Friday, March 21, 2014

Japanese Budget Airline Under Fire From Critics For Retro-Style Stewardess Uniforms

And now for some aviation news out of the Pacific Rim that doesn't involve a Malaysian Boeing 777-200 that's gone walkabout.

A Japanese labor union has lashed out at budget carrier Skymark for introducing a retro-style flight attendant's uniform that prominently features miniskirts.

The new uniform consists of a short, fitted Sixties’ style minidress in royal blue, accessorised with large yellow neck bows, small hats, sheer tights and heels.

Criticisms were led by the Japan Federation of Cabin Attendants, which issued a statement opposing the length of the new dresses and questioning the budget airline’s motivation behind such a move.

Highlighting its concern that the uniform could invite sexual harassment, it read: “We’re concerned that the design of this uniform may cause problems.

“The airline is saying the uniform is meant to attract more customers, but this shows the company is treating women like a commodity.”

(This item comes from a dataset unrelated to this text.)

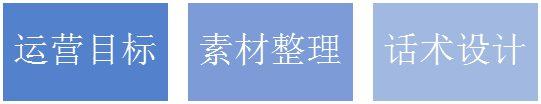 417 社群聊天剧本设计的方法全公开!(简单上手版)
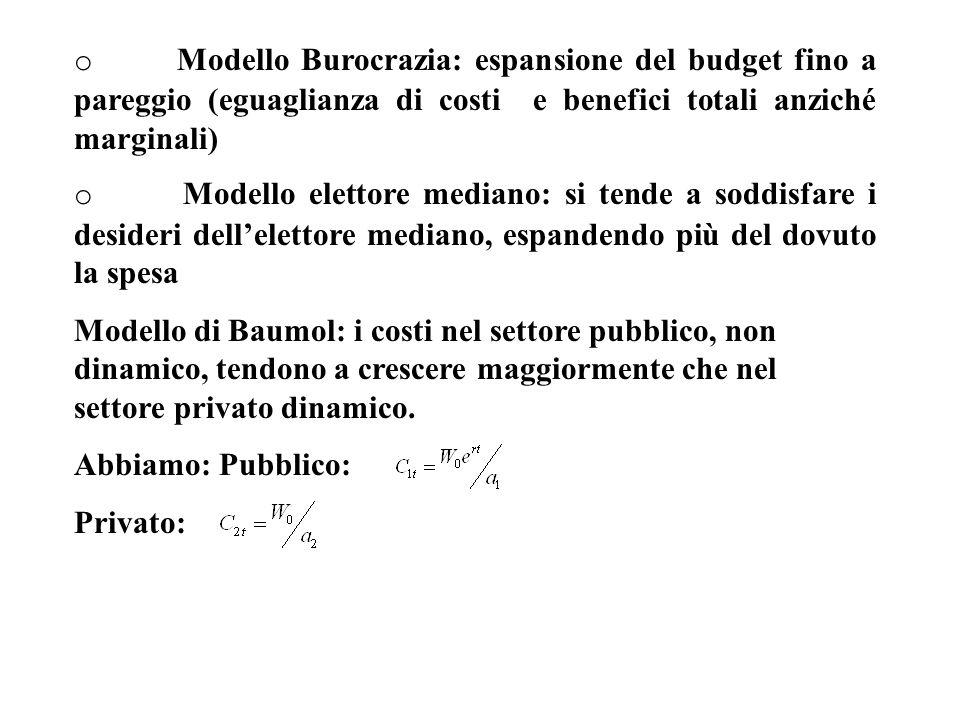 o Modello Burocrazia: espansione del budget fino a pareggio (eguaglianza di costi e benefici totali anziché marginali) o Modello elettore mediano: si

Fears of passengers leering at cabin attendant’s legs or even taking pictures up their skirts with a mobile phone were among a string of concerns posted in comments onto the union’s website.

On a practical level, there were queries as to how the staff would be able to fulfill their duties, such as bending over, serving food and reaching above their heads while wearing such short skirts.

However, the airline countered that the uniforms were meant to promote the arrival of new Airbus 330s to the company's fleet and were primarily intended for promotional appearances more than in-flight service. A spokesman for Skymark said that the uniform would be voluntary [Having actually flown on an Asian flag carrier, I can tell you that the hiring preferences for stewardesses tends toward attractive, unmarried women under the age of 30].

While the uniforms are reminiscent of the golden age of jet travel, Skymark Airlines is pretty new itself. Founded in late 1996 after Japan de-regulated their domestic airline industry, Skymark began regular service in 1998 with a fleet of Boeing 767s and 737s. The larger, widebody 767s were retired by 2009 and initiated leases on seven Airbus A330s- the first of which arrived in January of this year. Currently Skymark competes with the domestic arms of JAL and All Nippon Airways as well as a number of commuter and regional airlines.